Oracle SQL - Regular Expression matching using REGEXP_REPLACE()

Question

Good morning,

I am hoping to find assistance with writing a select query to remove some text from a column.

I have created a column called "TEXT_MINING" in a previous query, that some code a different developer wrote will perform some text mining analysis on. The TEXT_MINING column has text that looks like:

EMPLOYEE FOUND BROKEN HANDLE ON HAMMER * 02-08-18 15:19:22 PM * I found a hammer that had the wood split on the handle, tossed into scrap.

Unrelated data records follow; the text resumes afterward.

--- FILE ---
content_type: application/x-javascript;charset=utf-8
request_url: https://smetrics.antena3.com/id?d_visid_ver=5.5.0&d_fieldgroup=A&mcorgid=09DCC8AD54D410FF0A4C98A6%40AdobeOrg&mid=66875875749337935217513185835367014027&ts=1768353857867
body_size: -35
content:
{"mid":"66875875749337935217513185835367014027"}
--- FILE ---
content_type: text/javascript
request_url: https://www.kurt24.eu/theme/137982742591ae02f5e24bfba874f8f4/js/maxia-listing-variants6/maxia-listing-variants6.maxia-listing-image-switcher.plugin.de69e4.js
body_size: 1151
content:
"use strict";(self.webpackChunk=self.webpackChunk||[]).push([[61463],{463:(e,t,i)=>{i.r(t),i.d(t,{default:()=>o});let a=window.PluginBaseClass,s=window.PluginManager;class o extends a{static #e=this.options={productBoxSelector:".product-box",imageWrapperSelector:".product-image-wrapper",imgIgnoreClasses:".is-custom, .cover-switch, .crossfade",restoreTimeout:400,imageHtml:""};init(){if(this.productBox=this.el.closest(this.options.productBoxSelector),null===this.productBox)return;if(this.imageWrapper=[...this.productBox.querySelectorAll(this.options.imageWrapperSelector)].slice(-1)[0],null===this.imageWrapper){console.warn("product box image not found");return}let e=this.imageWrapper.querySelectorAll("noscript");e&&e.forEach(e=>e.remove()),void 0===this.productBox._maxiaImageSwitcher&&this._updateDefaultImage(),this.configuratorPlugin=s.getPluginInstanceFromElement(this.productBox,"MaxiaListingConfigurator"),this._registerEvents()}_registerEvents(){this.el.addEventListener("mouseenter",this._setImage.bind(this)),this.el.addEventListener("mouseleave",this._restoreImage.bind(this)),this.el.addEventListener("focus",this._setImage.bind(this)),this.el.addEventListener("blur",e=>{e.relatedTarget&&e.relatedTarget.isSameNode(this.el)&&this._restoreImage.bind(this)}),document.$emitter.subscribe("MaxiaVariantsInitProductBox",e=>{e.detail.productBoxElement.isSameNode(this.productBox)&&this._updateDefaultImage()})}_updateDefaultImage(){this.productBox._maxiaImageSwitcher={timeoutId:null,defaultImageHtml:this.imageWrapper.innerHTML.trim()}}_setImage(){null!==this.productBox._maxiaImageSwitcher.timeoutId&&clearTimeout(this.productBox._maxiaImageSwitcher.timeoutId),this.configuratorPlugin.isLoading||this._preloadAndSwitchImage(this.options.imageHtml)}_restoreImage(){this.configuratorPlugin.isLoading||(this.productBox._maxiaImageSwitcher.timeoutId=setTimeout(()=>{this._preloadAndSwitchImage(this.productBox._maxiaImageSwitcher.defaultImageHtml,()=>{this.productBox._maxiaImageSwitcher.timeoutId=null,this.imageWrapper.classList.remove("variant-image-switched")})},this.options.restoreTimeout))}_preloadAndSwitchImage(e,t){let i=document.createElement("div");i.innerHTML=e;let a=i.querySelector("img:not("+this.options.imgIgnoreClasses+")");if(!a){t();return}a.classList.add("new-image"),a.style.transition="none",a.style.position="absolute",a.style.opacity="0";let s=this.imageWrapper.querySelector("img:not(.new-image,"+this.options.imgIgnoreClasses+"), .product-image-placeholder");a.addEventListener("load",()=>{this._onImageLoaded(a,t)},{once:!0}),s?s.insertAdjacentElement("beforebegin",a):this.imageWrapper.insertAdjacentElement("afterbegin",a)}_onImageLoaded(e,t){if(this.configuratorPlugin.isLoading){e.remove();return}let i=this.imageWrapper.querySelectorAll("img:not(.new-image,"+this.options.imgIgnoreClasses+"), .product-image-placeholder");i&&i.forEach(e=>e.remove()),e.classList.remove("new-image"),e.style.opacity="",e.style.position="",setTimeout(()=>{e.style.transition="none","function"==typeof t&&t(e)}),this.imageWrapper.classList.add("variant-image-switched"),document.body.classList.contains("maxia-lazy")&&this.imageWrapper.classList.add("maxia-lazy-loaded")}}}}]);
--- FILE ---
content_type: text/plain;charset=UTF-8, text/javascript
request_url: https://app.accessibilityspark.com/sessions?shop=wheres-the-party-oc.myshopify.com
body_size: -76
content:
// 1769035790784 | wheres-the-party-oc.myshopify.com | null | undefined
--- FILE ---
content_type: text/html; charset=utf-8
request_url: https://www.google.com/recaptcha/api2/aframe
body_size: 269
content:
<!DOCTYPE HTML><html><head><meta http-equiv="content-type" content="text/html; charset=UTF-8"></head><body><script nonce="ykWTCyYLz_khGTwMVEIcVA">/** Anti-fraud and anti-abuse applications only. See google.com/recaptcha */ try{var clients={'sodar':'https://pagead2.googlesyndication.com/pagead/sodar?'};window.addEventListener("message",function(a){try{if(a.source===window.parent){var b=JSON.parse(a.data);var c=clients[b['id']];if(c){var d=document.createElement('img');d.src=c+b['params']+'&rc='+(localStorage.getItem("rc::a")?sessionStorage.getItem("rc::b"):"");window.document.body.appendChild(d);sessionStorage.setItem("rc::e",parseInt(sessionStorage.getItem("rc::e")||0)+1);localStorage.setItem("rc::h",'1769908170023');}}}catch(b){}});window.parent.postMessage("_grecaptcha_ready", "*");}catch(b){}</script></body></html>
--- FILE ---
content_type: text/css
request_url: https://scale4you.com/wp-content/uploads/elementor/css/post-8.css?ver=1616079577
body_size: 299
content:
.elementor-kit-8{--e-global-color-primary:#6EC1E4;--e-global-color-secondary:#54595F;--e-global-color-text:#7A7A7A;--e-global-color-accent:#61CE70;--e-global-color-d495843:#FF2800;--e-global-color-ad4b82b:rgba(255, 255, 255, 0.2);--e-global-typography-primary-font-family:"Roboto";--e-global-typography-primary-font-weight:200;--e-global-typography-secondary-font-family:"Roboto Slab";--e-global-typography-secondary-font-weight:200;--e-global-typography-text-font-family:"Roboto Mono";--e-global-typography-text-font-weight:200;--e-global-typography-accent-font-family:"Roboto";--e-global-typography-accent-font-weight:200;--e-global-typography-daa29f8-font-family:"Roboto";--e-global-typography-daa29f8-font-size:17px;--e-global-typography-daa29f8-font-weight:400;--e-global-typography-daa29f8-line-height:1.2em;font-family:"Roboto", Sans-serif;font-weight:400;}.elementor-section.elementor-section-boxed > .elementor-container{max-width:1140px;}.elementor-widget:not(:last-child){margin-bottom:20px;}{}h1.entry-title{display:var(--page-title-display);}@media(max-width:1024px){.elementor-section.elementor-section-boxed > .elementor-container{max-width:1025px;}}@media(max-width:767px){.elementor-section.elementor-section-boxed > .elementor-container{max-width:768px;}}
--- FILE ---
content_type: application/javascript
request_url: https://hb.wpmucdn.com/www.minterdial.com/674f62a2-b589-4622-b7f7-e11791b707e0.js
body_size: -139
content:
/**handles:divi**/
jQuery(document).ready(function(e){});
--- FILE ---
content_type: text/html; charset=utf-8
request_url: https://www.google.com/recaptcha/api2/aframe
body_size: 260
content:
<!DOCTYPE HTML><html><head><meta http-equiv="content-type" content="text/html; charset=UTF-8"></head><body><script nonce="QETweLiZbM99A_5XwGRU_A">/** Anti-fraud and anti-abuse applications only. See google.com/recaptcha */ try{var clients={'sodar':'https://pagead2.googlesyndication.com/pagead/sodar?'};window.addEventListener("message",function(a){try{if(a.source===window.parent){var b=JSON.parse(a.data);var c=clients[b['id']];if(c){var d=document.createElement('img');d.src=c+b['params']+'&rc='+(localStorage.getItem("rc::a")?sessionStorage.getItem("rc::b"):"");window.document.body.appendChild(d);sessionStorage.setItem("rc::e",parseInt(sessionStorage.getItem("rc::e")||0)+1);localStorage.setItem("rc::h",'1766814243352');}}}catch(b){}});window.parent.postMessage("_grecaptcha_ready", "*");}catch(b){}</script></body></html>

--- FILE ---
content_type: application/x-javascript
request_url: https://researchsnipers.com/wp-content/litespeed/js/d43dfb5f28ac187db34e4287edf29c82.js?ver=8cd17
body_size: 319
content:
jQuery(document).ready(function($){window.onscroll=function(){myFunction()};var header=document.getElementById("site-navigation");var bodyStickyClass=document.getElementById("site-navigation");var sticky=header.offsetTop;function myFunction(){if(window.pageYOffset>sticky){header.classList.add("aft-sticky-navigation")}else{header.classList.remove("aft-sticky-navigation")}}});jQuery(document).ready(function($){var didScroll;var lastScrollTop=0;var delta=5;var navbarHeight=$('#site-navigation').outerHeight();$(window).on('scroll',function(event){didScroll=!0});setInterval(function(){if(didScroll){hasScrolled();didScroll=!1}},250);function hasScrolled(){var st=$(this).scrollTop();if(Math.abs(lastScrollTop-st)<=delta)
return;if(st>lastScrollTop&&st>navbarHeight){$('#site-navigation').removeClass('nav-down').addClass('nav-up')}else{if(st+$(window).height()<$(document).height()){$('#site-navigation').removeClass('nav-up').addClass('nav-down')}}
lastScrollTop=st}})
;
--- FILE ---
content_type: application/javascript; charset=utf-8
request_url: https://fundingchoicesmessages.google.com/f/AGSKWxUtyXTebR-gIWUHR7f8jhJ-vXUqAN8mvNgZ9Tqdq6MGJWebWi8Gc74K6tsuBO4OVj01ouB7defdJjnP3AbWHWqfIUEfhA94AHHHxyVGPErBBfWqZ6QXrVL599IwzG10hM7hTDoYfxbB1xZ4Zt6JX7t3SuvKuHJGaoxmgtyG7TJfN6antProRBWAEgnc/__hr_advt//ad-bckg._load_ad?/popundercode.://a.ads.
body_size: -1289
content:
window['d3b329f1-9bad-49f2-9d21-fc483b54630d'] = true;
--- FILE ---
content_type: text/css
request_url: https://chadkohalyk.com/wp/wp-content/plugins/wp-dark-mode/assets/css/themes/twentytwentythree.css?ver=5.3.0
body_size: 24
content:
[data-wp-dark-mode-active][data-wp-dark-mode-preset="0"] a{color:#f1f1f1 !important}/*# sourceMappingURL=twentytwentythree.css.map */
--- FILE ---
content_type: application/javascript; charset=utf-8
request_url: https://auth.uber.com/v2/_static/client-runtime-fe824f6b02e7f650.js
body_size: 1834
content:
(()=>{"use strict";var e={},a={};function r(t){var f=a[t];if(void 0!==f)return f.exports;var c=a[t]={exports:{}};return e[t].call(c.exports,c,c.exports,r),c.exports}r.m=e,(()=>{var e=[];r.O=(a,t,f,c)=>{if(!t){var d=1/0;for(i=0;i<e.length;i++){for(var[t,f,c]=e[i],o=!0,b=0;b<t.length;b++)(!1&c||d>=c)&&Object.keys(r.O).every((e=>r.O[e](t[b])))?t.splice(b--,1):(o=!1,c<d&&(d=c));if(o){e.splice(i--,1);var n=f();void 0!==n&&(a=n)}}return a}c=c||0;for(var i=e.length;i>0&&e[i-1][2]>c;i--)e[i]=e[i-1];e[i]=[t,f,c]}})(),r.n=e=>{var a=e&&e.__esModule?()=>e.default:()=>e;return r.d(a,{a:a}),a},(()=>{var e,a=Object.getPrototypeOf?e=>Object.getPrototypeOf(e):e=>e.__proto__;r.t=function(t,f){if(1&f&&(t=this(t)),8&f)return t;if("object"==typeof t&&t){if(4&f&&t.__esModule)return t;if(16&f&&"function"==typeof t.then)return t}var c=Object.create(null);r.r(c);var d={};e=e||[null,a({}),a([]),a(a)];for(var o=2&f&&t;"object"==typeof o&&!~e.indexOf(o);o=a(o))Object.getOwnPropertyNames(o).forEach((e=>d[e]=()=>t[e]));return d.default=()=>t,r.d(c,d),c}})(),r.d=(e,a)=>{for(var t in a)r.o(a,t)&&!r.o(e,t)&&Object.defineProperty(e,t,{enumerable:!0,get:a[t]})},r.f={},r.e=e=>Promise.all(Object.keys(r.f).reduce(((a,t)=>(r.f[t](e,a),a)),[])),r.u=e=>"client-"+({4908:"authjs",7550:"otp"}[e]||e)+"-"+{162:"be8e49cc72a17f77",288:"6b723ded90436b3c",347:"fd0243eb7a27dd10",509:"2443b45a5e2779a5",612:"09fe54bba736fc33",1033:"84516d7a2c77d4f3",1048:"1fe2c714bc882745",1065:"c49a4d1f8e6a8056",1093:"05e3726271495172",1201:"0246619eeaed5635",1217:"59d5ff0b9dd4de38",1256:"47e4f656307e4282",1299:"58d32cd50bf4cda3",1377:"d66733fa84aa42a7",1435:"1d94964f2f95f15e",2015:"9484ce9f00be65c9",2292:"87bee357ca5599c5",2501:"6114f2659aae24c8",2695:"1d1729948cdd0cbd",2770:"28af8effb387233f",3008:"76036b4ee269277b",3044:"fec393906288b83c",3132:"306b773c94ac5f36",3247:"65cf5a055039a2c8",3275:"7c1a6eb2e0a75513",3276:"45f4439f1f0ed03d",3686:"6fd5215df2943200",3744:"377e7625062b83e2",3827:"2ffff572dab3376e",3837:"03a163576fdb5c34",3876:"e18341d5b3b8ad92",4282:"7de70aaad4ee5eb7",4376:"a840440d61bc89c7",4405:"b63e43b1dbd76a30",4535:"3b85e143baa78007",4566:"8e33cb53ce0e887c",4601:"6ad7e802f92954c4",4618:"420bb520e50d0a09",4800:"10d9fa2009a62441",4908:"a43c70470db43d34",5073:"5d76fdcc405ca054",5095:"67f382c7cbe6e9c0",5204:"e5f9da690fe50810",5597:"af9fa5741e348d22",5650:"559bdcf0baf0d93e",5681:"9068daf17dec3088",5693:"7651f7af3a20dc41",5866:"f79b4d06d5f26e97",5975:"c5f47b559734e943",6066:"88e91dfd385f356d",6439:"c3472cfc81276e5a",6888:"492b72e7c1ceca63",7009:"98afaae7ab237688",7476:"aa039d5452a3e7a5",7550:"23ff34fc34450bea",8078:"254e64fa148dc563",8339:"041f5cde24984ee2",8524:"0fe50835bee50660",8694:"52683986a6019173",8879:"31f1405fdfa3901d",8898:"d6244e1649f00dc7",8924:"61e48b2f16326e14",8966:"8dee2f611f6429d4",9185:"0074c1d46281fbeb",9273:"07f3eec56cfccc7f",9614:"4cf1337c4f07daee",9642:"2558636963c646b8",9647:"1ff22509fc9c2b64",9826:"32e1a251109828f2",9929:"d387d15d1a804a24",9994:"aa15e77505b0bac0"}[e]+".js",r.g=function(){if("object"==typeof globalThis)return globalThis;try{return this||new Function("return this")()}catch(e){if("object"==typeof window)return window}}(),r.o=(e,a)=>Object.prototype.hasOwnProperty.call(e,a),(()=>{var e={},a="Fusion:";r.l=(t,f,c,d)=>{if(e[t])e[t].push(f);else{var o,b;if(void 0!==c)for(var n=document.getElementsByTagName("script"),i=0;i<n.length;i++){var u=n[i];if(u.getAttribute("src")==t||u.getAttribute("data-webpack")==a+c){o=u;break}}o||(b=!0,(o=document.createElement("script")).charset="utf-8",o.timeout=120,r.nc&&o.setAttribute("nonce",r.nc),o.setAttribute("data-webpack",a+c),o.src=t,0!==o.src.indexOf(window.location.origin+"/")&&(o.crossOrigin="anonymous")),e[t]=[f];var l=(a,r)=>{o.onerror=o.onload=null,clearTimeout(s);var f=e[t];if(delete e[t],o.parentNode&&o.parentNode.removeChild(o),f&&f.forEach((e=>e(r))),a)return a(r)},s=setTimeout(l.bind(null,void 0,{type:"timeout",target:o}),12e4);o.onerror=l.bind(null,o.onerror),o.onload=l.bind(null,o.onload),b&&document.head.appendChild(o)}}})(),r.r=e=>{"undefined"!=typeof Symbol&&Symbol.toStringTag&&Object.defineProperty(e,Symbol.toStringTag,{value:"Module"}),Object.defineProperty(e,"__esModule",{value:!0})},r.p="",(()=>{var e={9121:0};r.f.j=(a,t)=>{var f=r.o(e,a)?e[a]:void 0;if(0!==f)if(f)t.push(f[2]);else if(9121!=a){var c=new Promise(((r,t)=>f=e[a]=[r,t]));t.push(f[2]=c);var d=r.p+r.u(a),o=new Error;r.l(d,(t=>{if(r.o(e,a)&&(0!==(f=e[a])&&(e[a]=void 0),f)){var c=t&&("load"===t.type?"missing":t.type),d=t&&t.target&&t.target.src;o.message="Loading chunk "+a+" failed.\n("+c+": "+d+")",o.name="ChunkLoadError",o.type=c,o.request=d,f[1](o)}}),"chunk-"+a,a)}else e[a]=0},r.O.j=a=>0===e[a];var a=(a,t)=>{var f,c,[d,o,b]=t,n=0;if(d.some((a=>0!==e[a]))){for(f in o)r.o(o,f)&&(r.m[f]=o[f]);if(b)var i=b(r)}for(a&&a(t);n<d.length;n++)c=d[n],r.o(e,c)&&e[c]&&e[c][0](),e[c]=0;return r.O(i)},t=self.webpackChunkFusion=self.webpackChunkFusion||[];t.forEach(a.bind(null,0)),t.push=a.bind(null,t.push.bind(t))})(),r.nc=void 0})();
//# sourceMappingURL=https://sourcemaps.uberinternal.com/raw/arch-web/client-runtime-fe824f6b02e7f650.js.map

I want to remove the * and all of the text in between the two * to help my software engineer do some text mining. Here is my current dilemma:

Not only do I not know how to use REGEXP_REPLACE, but I can't get the REGEXP worked out. I currently have:

^[*]\w[*]$

So it looks like:

REGEXP_REPLACE(col, '^[*]\w[*]$', '')

Could anyone advise?

Thank you!

Answer 1

This could be a way:

select regexp_replace(yourString, '\*.*\*', '') from yourTable

Please notice that this will remove everything between the first and the last '*' in the string; for example:

with test(x) as (
select 'Something * something else * and a * just before another * and something more' from dual
)
select regexp_replace(x, '\*.*\*', '') from test

gives:

Something  and something more

Answer 2

You may use this approach to remove 1+ occurrences of *...* substrings in your column:

SELECT REGEXP_REPLACE(
   'EMPLOYEE FOUND BROKEN HANDLE ON HAMMER * 02-08-18 15:19:22 PM * I found a hammer that had the wood split on the handle, tossed into scrap.', 
   '\s*\*[^*]*\*', 
   ''
) as Result from dual

See the online demo

Pattern details

• \s* - 0+ whitespaces
• \* - a * char
• [^*]* - 0+ chars other than *
• \* - a * char.

See the regex demo.